Find integer solution(s) for $\qquad\dfrac{m}{n}+ \dfrac{n+1}{m}=4$
Clearly $\space\space m=-4 \space\space $ and $\space\space n=-1\space\space $ is a solution, but we are wondering whether there are others.
What we have tried is that we got $\space \space m^2-4mn+n^2+n=0\space \space $ and thus it must be the case that $\space \space 3n^2-n\space \space $ is a perfect square. Then we are a bit stuck.
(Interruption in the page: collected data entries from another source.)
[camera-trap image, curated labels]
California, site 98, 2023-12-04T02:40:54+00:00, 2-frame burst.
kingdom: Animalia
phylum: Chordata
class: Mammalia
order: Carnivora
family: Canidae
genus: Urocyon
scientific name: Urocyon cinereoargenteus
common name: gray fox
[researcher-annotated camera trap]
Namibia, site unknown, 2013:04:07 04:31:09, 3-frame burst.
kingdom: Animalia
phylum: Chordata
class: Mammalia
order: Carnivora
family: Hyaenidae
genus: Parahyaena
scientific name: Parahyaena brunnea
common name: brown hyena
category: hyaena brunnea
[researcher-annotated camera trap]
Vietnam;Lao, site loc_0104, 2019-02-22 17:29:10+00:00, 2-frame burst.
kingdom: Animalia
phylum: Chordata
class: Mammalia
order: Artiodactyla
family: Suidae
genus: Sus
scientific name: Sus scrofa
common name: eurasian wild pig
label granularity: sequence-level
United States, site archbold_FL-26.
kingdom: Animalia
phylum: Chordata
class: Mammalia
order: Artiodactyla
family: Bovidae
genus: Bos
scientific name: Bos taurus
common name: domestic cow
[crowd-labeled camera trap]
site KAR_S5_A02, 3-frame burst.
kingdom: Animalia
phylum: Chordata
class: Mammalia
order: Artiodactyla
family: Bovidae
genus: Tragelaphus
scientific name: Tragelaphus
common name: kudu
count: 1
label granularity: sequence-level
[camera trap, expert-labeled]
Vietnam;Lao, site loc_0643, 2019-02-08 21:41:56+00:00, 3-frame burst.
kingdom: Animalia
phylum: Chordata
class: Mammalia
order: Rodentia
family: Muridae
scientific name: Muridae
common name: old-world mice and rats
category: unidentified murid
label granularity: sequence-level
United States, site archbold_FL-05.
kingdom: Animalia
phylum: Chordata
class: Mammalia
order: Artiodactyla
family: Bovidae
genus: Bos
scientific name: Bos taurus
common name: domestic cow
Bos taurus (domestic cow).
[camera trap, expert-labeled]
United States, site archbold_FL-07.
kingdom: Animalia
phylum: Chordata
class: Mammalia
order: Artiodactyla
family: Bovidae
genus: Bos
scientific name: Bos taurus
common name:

Some algebraic manipulation shows that your equation, for $m,n\neq0$, is equivalent to $$(6n-1)^2-3(2m-4n)^2=1.\tag{1}$$ This is a Pell equation; setting $X:=6n-1$ and $Y:=2m-4n$ this is simply $$X^2-3Y^2=1.$$ Its integral solutions are well known; they are precisely the pairs of integers $(X_k,Y_k)$ of the form $$X_k+Y_k\sqrt{3}=\pm(2+\sqrt{3})^k,\tag{2}$$ for some integer $k$. We get a corresponding solution to $(1)$ if and only if $X_k\equiv5\pmod{6}$ and $Y_k\equiv0\pmod{2}$. This happens precisely when $k$ is even and we have the $-$-sign in $(2)$. So the solutions to your equation are precisely the pairs $(m,n)$ of the form $$m=\frac{3Y_l+2X_l+2}{6}\qquad\text{ and }\qquad n=\frac{X_l+1}{6},$$ where $X_l$ and $Y_l$ are the integers defined by $$X_l+Y_l\sqrt{3}=-(7+4\sqrt{3})^l.$$ For a few small values this yields the following solutions $(m,n)$: $$\begin{array}{r|rr} l&m&n&\\ \hline -3&-60&-225\\ -2&-4&-16\\ -1&0&-1\\ 0&0&0\\ 1&-4&-1\\ 2&-60&-16\\ 3&-840&-225\\ \end{array}$$ Note that $l=-1$ and $l=0$ yields solutions to $(1)$, but not to the original equation.
$3n^2 - n - k^2 = 0 \implies \triangle = 1+12k^2 = m^2 \implies m^2 - 3(2k)^2 = 1$. This Diophantine equation is known to have infinite solutions: with the initial one is $(m,k) = (7,2)$, and the next ones are : $(2m+6k,m+4k)$.